With the CDB debugger, it can be seen however:
Quote
image00400000+0x10d0:
004010d0 e82bffffff call image00400000+0x1000 (00401000)
0:000>g
VirtualQuery(12FFA0)=1C
BaseAddress=12F000
AllocationBase=30000
RegionSize=1000
VirtualAlloc(30000, FF000)=30000
(1fc.120): Access violation - code c0000005 (first chance)
First chance exceptions are reported before any exception handling.
This exception may be expected and handled.
eax=00000021 ebx=7ffdc000 ecx=77c118bf edx=77c31b78 esi=0012ff94 edi=00000000
eip=00401096 esp=00030000 ebp=0012ffbc iopl=0 nv up ei pl nz na pe nc
cs=001b ss=0023 ds=0023 es=0023 fs=003b gs=0000 efl=00010206
image00400000+0x1096:
00401096 6a00 push 0
0:000>
it crashes at ESP=30000h
Quote from: jj2007 on December 17, 2010, 01:44:28 AM
My theory is that there are guard pages above 33000h; they are committed until esp hits 33000h minus -1, in which latter case the exception handler says stop. The question is, I repeat, whether the 33000h changes for randomising Windows versions.
The last page of the stack is set as a gaurd page. When it's accessed, the exception handler just commits the next sequential one (or reserves another and commits it), and sets that as a gaurd page. If it can't reserve it, then it tosses the exception. In this case, those three pages already exist, so you get the exception. I don't see how not being able to allocate pages that you already allocated is undocumented...
But what's important is that it's still YOUR MEMORY. You can set ESP to those addressess and read from it, just like it was the stack. In fact, you can even get rid of that memory using VirtualFree, and let your stack keep growing until it hits the next range at 20000. If your 1MB stack starts at 12E000, and you reserve a page at 2D000, that your new "hard limit" is there, instead.
-r
Quote from: redskull on December 17, 2010, 02:41:30 PM
... sets that as a gaurd page. If it can't reserve it, then it tosses the exception.
Yes indeed. And I doubt that you can simply free the 'OS crap', as you called it earlier. What's worse is that I tested it today on another PC, XP with Prescott P4, and instead of at 33000h, the crash happens at 43000h...
Stilll working on a fool-proof solution...
I tried executing a
invoke VirtualFree,00030000h, 0, MEM_RELEASE
with no problem, and it vanished off the memory list, same as any other page. But what's *really* strange is that now it seems to have permenently vanished! New processess don't seem to have it allocated anymore. :dazzled:
-r
Ah, found it, it came back at 130000
This kind of behaviour does not have to be documented.
In fact with current address randomization techniques and having PE's with relocations the OS only needs to know the size of your executables' image, stack and heap requirements.
However the OS is free to place your application at whatever address it likes and also free to place your stack at whatever address it likes.
In consequence you should NOT base your application on assumptions about undocumented OS features like the address where the stack is located and where is the lowest address in the stack memory range.
Quote from: BogdanOntanu on December 17, 2010, 06:14:37 PM
In consequence you should NOT base your application on assumptions about undocumented OS features like the address where the stack is located and where is the lowest address in the stack memory range.

----------

Required actions →
1: Answer these from the thread:
(a) At what ESP value does the debugger run crash?
(b) On the XP machine with a Prescott P4, at what address does the crash happen instead?
(c) After the VirtualFree call, at what address did the page come back?
2: Swap "Access violation" for "Memory fault" in the part of the thread between "With the CDB" and "expected and handled.", inclusive, and give that part again.

Recorded data →
----------

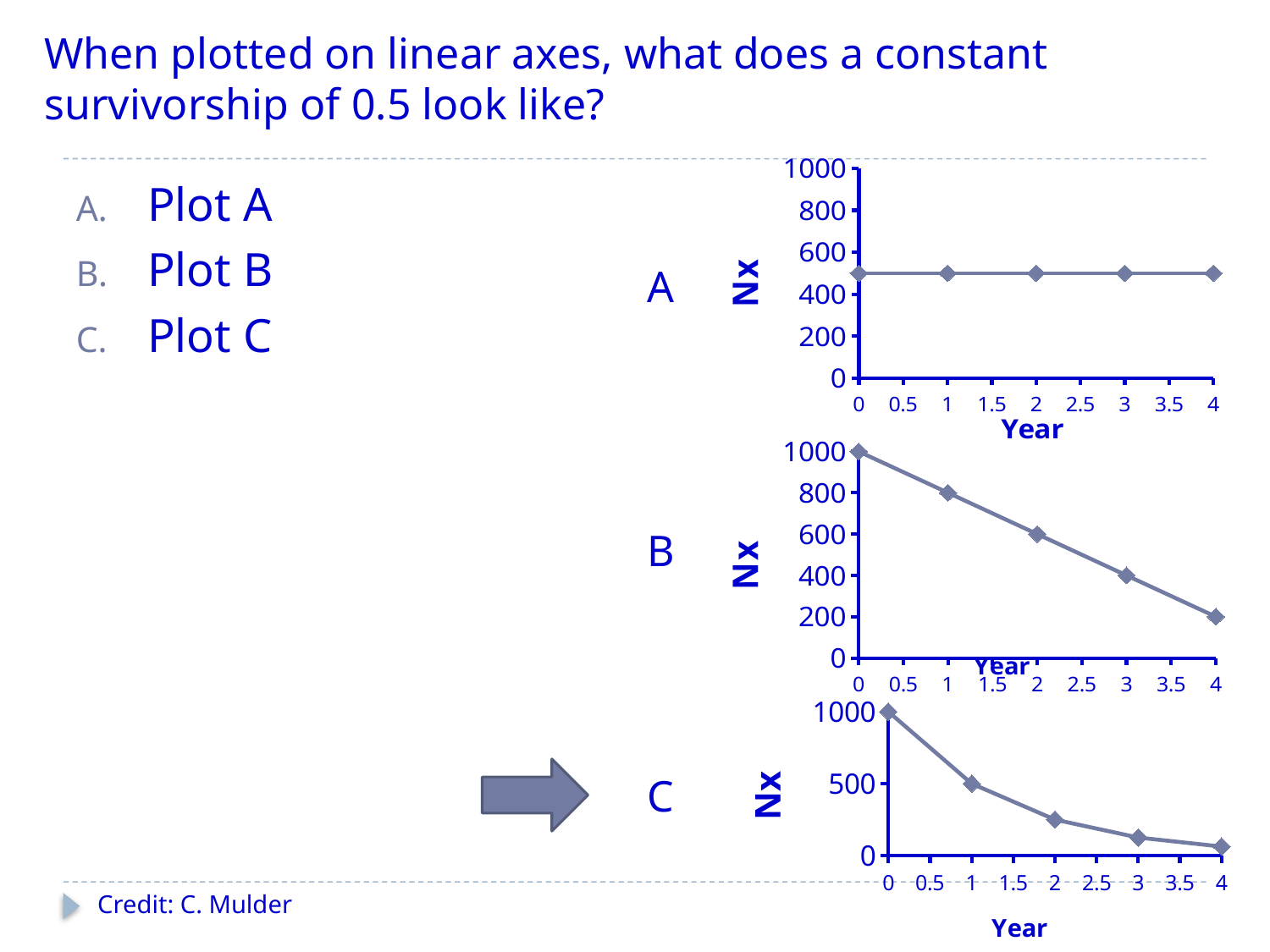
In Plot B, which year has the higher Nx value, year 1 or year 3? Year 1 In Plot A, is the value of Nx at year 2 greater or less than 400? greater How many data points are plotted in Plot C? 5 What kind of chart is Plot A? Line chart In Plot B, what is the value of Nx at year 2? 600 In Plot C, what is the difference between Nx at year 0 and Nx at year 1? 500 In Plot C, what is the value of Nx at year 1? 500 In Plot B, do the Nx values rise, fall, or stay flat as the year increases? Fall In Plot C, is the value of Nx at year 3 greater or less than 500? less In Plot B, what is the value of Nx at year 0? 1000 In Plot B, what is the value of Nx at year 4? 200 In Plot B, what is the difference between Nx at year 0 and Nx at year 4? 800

----------

List of answers →
1:
(a) 30000h
(b) 43000h
(c) 130000

2:
With the CDB debugger, it can be seen however:
Quote
image00400000+0x10d0:
004010d0 e82bffffff call image00400000+0x1000 (00401000)
0:000>g
VirtualQuery(12FFA0)=1C
BaseAddress=12F000
AllocationBase=30000
RegionSize=1000
VirtualAlloc(30000, FF000)=30000
(1fc.120): Memory fault - code c0000005 (first chance)
First chance exceptions are reported before any exception handling.
This exception may be expected and handled.